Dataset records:
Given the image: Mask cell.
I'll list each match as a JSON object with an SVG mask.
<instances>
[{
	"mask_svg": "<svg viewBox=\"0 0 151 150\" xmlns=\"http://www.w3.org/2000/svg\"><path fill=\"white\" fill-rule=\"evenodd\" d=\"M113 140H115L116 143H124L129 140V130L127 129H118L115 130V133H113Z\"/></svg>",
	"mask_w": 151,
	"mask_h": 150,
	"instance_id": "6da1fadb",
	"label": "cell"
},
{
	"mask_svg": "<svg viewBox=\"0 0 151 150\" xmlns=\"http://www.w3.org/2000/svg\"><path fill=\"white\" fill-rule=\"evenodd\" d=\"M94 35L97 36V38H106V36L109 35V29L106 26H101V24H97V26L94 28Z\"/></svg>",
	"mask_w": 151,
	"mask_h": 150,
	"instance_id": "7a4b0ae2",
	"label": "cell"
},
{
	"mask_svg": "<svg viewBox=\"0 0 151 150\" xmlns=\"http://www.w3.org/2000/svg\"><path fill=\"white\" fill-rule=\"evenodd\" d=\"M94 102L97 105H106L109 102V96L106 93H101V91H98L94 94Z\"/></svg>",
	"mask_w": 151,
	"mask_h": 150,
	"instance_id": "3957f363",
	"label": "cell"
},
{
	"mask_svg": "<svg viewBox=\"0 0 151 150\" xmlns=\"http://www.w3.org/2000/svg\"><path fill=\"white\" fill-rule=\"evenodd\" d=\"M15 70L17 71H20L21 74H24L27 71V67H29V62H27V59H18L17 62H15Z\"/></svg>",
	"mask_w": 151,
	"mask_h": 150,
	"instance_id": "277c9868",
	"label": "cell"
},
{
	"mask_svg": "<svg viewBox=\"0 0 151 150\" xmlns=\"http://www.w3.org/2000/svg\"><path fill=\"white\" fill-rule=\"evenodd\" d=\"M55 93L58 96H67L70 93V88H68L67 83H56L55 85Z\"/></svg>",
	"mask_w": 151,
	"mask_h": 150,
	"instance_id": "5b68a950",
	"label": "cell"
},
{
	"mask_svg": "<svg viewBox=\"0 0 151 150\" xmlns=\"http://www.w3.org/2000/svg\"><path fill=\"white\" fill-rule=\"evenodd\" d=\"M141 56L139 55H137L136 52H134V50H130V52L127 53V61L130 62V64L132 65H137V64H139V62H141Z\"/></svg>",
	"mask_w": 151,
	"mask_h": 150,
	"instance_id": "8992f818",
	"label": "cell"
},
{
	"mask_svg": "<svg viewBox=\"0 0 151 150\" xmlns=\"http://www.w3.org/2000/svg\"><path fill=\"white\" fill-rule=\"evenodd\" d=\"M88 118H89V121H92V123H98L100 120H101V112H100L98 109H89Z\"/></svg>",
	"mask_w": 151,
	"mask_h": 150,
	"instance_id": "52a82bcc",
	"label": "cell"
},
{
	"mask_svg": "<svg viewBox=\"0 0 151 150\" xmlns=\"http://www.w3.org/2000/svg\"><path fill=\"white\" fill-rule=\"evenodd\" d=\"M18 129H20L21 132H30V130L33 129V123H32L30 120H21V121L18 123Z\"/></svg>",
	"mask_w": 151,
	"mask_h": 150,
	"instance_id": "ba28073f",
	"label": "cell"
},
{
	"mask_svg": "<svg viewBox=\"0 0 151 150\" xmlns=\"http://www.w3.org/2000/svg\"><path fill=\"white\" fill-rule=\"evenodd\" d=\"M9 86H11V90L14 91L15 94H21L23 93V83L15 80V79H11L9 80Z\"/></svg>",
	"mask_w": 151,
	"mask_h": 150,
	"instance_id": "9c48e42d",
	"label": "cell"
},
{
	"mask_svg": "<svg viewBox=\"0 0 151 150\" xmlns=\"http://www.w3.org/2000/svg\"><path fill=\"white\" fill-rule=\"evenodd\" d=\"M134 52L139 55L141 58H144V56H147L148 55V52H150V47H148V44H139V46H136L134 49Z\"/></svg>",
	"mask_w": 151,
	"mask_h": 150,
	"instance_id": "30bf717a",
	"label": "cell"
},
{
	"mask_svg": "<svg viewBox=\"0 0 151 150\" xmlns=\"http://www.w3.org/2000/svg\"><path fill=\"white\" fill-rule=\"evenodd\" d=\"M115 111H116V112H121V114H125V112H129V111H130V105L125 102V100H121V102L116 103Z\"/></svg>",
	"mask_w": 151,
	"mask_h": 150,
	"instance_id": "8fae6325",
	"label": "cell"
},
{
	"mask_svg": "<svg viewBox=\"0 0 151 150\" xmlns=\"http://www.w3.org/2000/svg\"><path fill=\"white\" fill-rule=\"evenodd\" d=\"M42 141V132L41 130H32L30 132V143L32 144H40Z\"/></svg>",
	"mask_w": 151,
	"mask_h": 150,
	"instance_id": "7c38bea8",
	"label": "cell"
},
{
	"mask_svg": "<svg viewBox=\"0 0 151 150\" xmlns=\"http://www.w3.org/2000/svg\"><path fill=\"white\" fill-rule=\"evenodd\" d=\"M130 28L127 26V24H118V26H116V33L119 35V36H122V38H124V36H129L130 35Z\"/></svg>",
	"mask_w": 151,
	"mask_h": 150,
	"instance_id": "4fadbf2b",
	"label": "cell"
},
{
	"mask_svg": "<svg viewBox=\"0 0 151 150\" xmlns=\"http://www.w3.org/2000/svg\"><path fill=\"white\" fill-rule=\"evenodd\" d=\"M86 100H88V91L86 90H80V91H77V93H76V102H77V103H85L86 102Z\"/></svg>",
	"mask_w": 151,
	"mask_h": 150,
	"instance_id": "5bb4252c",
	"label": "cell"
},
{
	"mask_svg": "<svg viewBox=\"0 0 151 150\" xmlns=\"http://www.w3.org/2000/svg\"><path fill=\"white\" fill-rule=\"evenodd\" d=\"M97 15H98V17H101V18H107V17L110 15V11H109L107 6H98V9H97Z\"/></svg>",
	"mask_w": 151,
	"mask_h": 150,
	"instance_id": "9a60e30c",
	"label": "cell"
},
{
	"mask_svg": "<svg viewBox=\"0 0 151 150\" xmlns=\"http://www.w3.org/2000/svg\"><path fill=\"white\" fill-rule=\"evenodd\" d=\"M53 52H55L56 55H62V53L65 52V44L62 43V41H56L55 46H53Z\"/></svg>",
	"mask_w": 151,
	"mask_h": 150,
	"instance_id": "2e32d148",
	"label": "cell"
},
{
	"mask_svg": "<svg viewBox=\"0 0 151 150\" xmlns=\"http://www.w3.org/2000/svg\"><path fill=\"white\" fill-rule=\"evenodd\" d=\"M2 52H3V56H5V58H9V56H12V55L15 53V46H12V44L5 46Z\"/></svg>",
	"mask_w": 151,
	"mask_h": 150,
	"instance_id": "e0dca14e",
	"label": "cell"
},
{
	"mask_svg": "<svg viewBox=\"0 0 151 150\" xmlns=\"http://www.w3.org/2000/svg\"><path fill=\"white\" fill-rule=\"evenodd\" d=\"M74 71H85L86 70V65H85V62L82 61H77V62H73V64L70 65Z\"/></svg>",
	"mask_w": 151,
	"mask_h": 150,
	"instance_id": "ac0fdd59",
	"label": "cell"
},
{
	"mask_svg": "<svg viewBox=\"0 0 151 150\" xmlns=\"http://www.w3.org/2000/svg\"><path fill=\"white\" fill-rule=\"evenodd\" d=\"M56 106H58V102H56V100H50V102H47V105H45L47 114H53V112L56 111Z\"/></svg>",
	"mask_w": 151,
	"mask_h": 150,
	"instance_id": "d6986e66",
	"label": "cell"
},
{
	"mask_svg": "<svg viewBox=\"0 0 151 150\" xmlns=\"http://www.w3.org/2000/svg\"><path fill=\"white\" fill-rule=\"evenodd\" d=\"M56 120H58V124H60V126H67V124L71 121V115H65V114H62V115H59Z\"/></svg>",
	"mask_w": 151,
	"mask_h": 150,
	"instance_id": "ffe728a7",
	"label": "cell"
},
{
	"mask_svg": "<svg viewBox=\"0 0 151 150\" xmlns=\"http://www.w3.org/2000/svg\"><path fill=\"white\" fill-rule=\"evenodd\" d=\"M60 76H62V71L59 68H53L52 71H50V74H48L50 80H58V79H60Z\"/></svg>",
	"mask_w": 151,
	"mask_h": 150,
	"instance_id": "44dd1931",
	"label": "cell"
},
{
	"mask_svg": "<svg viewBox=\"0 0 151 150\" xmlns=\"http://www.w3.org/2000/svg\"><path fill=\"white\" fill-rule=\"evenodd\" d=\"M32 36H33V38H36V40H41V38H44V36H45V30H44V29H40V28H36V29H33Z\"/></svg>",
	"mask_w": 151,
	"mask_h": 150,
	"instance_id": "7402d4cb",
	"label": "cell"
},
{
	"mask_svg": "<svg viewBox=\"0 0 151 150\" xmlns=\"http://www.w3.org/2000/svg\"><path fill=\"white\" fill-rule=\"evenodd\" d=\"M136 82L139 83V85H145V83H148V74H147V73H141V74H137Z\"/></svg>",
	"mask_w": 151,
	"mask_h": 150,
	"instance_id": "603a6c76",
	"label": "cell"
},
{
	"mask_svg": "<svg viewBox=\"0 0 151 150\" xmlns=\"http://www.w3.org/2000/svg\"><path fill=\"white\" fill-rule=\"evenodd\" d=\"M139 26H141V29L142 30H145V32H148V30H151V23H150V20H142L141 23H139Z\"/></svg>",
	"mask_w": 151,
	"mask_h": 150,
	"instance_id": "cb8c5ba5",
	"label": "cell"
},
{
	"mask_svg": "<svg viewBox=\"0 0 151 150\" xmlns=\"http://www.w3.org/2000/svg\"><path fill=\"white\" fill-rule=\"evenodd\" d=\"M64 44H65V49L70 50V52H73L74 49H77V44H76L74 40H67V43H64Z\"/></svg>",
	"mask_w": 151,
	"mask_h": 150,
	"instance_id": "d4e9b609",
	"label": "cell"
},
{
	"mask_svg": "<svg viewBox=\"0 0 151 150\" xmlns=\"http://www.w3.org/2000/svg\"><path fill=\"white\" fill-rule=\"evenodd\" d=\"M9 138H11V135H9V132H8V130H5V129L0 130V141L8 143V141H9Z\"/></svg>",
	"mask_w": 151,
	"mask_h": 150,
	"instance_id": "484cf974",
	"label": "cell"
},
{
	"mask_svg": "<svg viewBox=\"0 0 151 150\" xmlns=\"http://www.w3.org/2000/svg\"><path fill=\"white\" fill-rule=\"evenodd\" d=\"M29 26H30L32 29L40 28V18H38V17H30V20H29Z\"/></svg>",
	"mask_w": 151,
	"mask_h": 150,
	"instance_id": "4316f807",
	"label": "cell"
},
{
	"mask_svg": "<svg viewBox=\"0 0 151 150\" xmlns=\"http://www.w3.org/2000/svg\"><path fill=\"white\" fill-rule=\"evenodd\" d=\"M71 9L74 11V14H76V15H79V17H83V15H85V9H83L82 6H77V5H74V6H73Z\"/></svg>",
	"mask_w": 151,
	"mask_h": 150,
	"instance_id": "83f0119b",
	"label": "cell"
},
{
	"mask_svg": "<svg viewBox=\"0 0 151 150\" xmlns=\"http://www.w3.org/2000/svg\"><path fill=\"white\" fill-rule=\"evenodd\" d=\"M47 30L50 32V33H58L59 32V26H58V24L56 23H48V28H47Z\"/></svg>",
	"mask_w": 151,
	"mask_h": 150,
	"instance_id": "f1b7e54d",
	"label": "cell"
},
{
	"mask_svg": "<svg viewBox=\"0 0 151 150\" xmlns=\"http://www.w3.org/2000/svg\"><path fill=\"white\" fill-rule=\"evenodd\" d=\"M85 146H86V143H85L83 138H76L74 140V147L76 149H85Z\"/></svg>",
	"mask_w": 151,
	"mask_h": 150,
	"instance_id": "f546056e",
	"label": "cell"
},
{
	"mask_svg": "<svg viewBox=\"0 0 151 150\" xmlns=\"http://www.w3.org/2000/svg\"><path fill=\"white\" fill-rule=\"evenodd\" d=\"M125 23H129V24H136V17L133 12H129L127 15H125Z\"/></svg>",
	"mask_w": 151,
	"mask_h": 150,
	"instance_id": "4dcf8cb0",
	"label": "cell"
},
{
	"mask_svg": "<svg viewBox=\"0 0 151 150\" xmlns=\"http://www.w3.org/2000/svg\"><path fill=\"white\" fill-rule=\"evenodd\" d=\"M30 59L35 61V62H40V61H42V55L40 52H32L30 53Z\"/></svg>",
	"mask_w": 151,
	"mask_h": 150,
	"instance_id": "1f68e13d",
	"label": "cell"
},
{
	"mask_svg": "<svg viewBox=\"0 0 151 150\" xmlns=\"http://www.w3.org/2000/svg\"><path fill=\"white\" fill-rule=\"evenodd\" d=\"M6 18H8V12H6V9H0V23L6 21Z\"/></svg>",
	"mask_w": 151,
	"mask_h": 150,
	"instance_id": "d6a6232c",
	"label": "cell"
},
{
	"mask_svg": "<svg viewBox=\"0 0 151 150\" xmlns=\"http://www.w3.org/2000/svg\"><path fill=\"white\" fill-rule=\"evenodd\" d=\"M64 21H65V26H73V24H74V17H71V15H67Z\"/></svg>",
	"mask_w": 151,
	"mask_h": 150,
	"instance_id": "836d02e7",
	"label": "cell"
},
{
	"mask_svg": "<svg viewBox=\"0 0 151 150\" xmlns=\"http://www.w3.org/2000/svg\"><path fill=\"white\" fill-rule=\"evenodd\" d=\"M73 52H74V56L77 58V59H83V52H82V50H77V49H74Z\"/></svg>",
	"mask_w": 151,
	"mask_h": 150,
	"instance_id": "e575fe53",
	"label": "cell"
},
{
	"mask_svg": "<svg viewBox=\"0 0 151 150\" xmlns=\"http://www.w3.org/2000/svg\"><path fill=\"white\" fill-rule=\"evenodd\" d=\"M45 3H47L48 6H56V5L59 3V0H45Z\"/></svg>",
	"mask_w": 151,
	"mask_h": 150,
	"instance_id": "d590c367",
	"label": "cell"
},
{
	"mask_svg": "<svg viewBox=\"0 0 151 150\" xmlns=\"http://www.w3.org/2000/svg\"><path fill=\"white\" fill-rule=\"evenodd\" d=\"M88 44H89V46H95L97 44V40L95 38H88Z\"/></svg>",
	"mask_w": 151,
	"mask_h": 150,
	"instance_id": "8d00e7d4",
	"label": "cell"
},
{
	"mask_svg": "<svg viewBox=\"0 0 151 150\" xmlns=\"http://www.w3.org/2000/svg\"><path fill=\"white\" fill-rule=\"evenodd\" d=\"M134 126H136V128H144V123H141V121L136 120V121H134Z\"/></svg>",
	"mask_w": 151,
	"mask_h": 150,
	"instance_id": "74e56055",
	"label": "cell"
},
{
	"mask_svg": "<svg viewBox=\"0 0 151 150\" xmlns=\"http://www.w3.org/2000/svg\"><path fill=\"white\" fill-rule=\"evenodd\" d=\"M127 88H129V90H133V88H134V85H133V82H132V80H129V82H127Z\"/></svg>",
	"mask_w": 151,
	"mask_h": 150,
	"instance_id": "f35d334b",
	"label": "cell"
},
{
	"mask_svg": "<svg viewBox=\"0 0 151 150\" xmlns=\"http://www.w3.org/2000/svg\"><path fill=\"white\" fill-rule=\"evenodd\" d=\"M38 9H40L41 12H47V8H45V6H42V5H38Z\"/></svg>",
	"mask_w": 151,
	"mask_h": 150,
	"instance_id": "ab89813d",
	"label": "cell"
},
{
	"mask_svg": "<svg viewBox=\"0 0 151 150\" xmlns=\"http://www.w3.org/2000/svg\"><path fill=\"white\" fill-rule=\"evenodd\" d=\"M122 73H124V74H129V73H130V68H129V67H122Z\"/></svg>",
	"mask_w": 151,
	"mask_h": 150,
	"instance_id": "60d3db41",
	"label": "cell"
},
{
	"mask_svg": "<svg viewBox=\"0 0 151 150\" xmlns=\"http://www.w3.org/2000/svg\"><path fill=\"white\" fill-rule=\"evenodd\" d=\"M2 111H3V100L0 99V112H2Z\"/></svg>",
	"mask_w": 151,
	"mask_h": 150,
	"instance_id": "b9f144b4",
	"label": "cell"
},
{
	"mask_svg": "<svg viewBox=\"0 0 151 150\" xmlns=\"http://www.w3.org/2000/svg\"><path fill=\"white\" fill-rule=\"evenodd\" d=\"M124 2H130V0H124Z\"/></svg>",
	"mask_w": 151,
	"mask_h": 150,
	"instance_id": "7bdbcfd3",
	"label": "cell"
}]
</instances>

● **PROBLEM REQUIREMENTS**
Please reproduce the records word for word, everything from the start down to the line that contains "102L97 105H106L109 102V96L106", with that line included.

● **ANSWER**
Given the image: Mask cell.
I'll list each match as a JSON object with an SVG mask.
<instances>
[{
	"mask_svg": "<svg viewBox=\"0 0 151 150\" xmlns=\"http://www.w3.org/2000/svg\"><path fill=\"white\" fill-rule=\"evenodd\" d=\"M113 140H115L116 143H124L129 140V130L127 129H118L115 130V133H113Z\"/></svg>",
	"mask_w": 151,
	"mask_h": 150,
	"instance_id": "6da1fadb",
	"label": "cell"
},
{
	"mask_svg": "<svg viewBox=\"0 0 151 150\" xmlns=\"http://www.w3.org/2000/svg\"><path fill=\"white\" fill-rule=\"evenodd\" d=\"M94 35L97 36V38H106V36L109 35V29L106 26H101V24H97V26L94 28Z\"/></svg>",
	"mask_w": 151,
	"mask_h": 150,
	"instance_id": "7a4b0ae2",
	"label": "cell"
},
{
	"mask_svg": "<svg viewBox=\"0 0 151 150\" xmlns=\"http://www.w3.org/2000/svg\"><path fill=\"white\" fill-rule=\"evenodd\" d=\"M94 102L97 105H106L109 102V96L106 93H101V91H98L94 94Z\"/></svg>",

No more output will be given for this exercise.